If I was in the car, on the way to the polls
And Medgar was next to me, I simply would have gone to get milkshakes instead.
We would have fought, most likely.
“How can you not see the importance of the Negro vote?”
How do you expect anything to change
Expect white folks to respect us
Expect us to protect ourselves
Without the power of the ballot, boy?
And across the median of the station wagon
In the dark, i would have found the grays of his eyes,
And kept driving.
You don’t hear me?
Or what, you’re one of those niggas too good to vote?
Too good to play by the rules?
Too good to fight with the oyster knife you inherited,
Grandmother’s monogram weathered into the wood?
And across the median of time
In the dark, I would have found the blacks of his lips
Curled into a smile only Black folks know how to read
And asked him what flavor milkshake he would like.
If I was in the car, on the way to the polls with Medgar Evers,
I would not have taken Medgar Evers to the polls and we would have gone out
For milkshakes. And curly fries. And burgers the size of a promise from Jack Kennedy.
He would have cursed me and my name, my traitorous skin
He would maybe even have spit at me as we sat at the segregated lunch counter
So I could feel what's hissed, then fomented by the powerful.
And between bites of burger, long, silent gulps of milkshake,
I would experience heartbreak.
I cannot tell Medgar Evers that voting doesn’t matter.
I cannot tell Medgar Evers that he died in vain.
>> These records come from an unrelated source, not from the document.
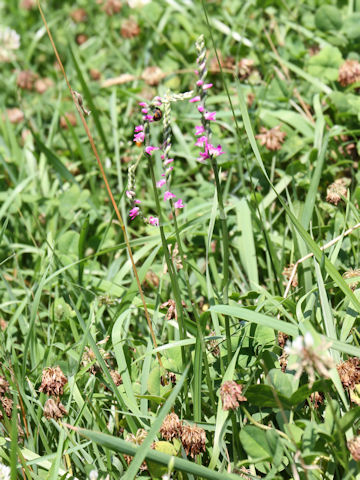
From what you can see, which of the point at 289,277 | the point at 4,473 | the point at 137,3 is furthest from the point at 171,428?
the point at 137,3

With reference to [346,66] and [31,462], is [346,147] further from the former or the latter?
[31,462]

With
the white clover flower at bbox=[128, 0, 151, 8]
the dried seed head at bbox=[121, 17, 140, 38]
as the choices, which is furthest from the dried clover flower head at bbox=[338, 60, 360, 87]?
the white clover flower at bbox=[128, 0, 151, 8]

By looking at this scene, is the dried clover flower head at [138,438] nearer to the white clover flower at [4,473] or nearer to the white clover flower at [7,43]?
the white clover flower at [4,473]

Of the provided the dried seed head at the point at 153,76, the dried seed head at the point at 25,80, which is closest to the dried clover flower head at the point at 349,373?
the dried seed head at the point at 153,76

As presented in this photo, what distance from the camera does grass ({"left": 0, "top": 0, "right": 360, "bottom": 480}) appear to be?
1699 mm

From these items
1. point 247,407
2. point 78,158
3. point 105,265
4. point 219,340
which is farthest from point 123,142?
point 247,407

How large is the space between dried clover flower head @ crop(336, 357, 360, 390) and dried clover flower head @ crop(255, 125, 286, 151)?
1.35 meters

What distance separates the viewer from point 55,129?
141 inches

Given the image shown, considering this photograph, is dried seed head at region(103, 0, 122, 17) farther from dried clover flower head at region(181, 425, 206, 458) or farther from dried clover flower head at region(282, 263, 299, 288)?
dried clover flower head at region(181, 425, 206, 458)

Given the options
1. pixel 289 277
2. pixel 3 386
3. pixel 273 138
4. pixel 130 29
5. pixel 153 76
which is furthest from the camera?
pixel 130 29

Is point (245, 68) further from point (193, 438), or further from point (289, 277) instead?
point (193, 438)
I cannot tell Medgar Evers that my glasses are a supercomputer,
And that with them, I know exactly what happens on our drive home from his polling place.
I cannot tell Medgar Evers, most of all, that voting adds a tangle,
A series of complications, a knot it twists into being able to clearly discern
Shit that is right from shit that is wrong.
I cannot tell Medgar Evers all of these things because while all of them are true
They are all also lies.
So I reach across the table and press on, through his jerked movements
To clasp his clenched, rough fists.
I feel the scars he’s donned himself, and those that he has courageously born for strangers.
I grip Medgar’s hands tightly, and realize that ultimately I cannot bring myself to say anything at all.
The cosplay, the fantasy, the dream state that we create—
The best of us wanting to rewrite our trauma out of the revolutions of the earth,
The worst of us proclaiming that we are not our ancestors, that I am not Medgar—
Is a mirage born from naivete. And the thing about mirages is that up close, all there is
Is dry and brittle sand.
So I say nothing as I feel it cake my gums and spill down my throat.
Ultimately, I find the courage:
“Medgar, why don’t we pick up some burgers and fries for the kids?
I’m sure they’d love to eat with their daddy when he gets home.”